Soprattutto in quest’ultimo canto, tiene a sottolineare Widmann, “si può cogliere bene come quello che Dante cerca, e in questo è fedelissimo a Jung sei secoli prima, non è il principio di individuazione inteso come l’essere massimamente se stesso. Se individuazione significasse essere massimamente se stessi,  allora, come dice il grande relatore del nostro convegno Murray Stein, dovremmo concludere che Hitler è stato massimamente individuato, perché è stato il distruttore perfetto. Ma Dante- prosegue il coordinatore scientifico- come Jung, ci dice una cosa: individuazione non è diventare massimamente se stessi, è diventare pienamente se stessi, essere noi con tutta la nostra complessità e con tutte le contraddizioni”.
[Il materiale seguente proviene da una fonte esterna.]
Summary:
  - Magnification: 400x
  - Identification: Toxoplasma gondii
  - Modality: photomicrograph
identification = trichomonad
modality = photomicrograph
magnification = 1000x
Secondo Widmann, “Hitler era consapevole di voler sterminare gli ebrei e se noi diciamo che Hitler ha realizzato veramente, al massimo grado in cui è riuscito, la sua indole di sterminatore, ammesso che questa fosse davvero la sua indole (abbiamo sempre il limite di non averlo conosciuto di persona), allora Hitler dovremmo ritenerlo una persona individuata”. Per l’analista junghiano “il punto è che se davvero Hitler, come ciascun individuo, è una complessità psichica, nel momento in cui si realizza totalmente come sterminatore, rimane totalmente inespressa la sua potenzialità di solidarietà, di comprensione, di compatimento. I gerarchi nazisti che- ricorda- ordinano lo sterminio di migliaia di persone e piangono per la morte di due canarini, hanno totalmente dissociato la capacità di commozione; hanno sviluppato in maniera unilaterale la loro componente distruttiva e non hanno realizzato in nulla la loro parte costruttiva, mancando di attualizzare la totalità psichica del Sé”.